El cuanto al segundo caso vamos a empezar con un ejemplo. Un abogado tiene un sofisticado teléfono celular con muchos servicios: cámara fotográfica de alta definición, GPS, gran cantidad de memoria de almacenamiento, una pantalla con mucha resolución que le permite ver cómodamente documentos legales, tablas e imágenes. Además, desde este aparato ingresa a su cuenta bancaria y hace transacciones y transferencias de fondos. Para completar, también desde allí hace compras con su tarjeta de crédito. En otras palabras, la información que lleva dentro de algo tan pequeño es de una gran valor comercial, no solo para el mismo sino también para las personas para las que trabaja. Entonces sucede el desastre y le roban su aparato celular con fotos, documentos, números de cuentas y números de tarjetas de crédito.


¿Qué debe hacer el? ¿Es un peligro claro e inminente para sus bienes esta pérdida?


No realmente. De nuevo, únicamente perdió el aparato, y vamos analizar este caso considerando el mejor escenario, el escenario en el que este abogado dueño de este aparato había tomado todas las medidas de seguridad, parecidas a aquellas que tomamos cuando salimos de nuestra casa, que es cerrar los seguros de la puerta principal.


En primer lugar, el dispositivo móvil cuenta con clave de acceso. Inmediatamente después del robo, el dispositivo es asegurado en forma remota de manera que las imágenes almacenadas en la memoria sean encriptadas. La clave de su cuenta de usuario a la intranet corporativa es modificada de inmediato y lo que está dentro del aparato está encriptado también.


También dentro del segundo caso encontramos una situación muy común en la que la solo la contraseña es robada, lo cual es muy común. ¿Con la clave alguien podría acceder a la información de la empresa? ¿Desde otro computador cualquiera? También falso. En el mejor escenario de medidas de seguridad preestablecidas, a esta cuenta de usuario le ha sido activada el segundo factor de autenticación de usuario (2FA), que es el mismo dispositivo token (parecido a un beeper) que usan algunos bancos para enviar claves numéricas que cambian en forma continua, para llevar a cabo una transacción. Solo que en este caso el dispositivo es una aplicación en el celular que muestra un cifra de 6 dígitos que cada 30 segundos está cambiando. De manera que la persona que robo la contraseña, necesitaría también para ingresar a la información de esta usuario: el aparato celular del titular de la cuenta, la clave de acceso del celular y además, el pin de seguridad de la aplicación 2FA.

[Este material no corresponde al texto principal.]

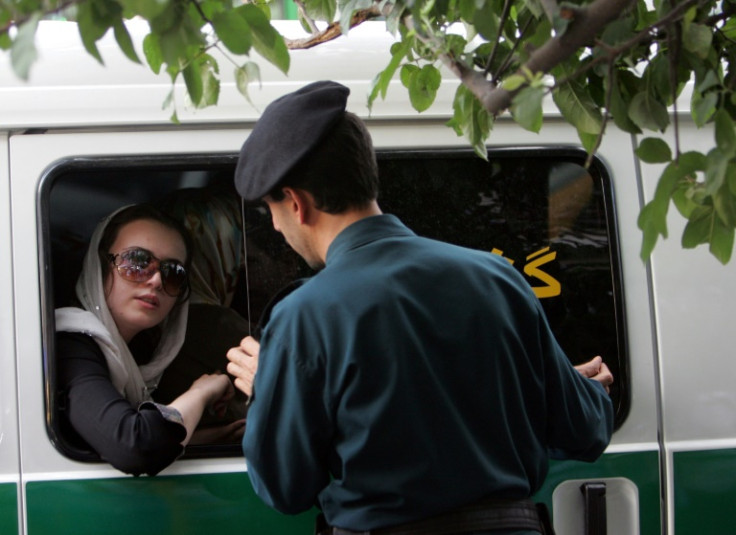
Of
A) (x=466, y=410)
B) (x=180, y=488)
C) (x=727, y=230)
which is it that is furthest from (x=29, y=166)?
(x=727, y=230)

Un último caso es el borrado accidental de información de un medio de almacenamiento, ya sea un disco duro, un servidor local, un drive USB o la nube. Muchos servicios de la nube tienen este tipo de casos en mente y ofrecen sencillas soluciones muy efectivas, mucho más sencillas que cuando el accidente es local y tenemos que recurrir a un técnico.


En otras palabras, el nivel de seguridad que nos ofrece la nube, tanto en contra de accesos no autorizados como contra pérdida accidental de información, ha alcanzado un nivel que hace obvia la decisión de migrar hacia la nube.


La instalación de esta aplicación es realmente sencilla y está pensada para que una persona sin mucha experiencia la pueda activar en pocos minutos. Primero ingrese a Google Play (que es la tienda de Google en dispositivos Android, y busque la aplicación AUTHY). Solo hay que ser muy cuidadosos guardando la clave de seguridad. Esa es una precaución clave.


Tarde o temprano usted va a descubrir que migrar a la nube no es una opción, dejó de serlo hace algunos meses ya. En este momento es una obligación, los argumentos a favor se acumulan y ni siquiera el tema del presupuesto aplica. Simplemente hay que tomar la decisión y dar los primeros pasos de un proceso mental e interno que es largo porque implica aprender de nuevo algunas cosas que considerábamos ya superadas.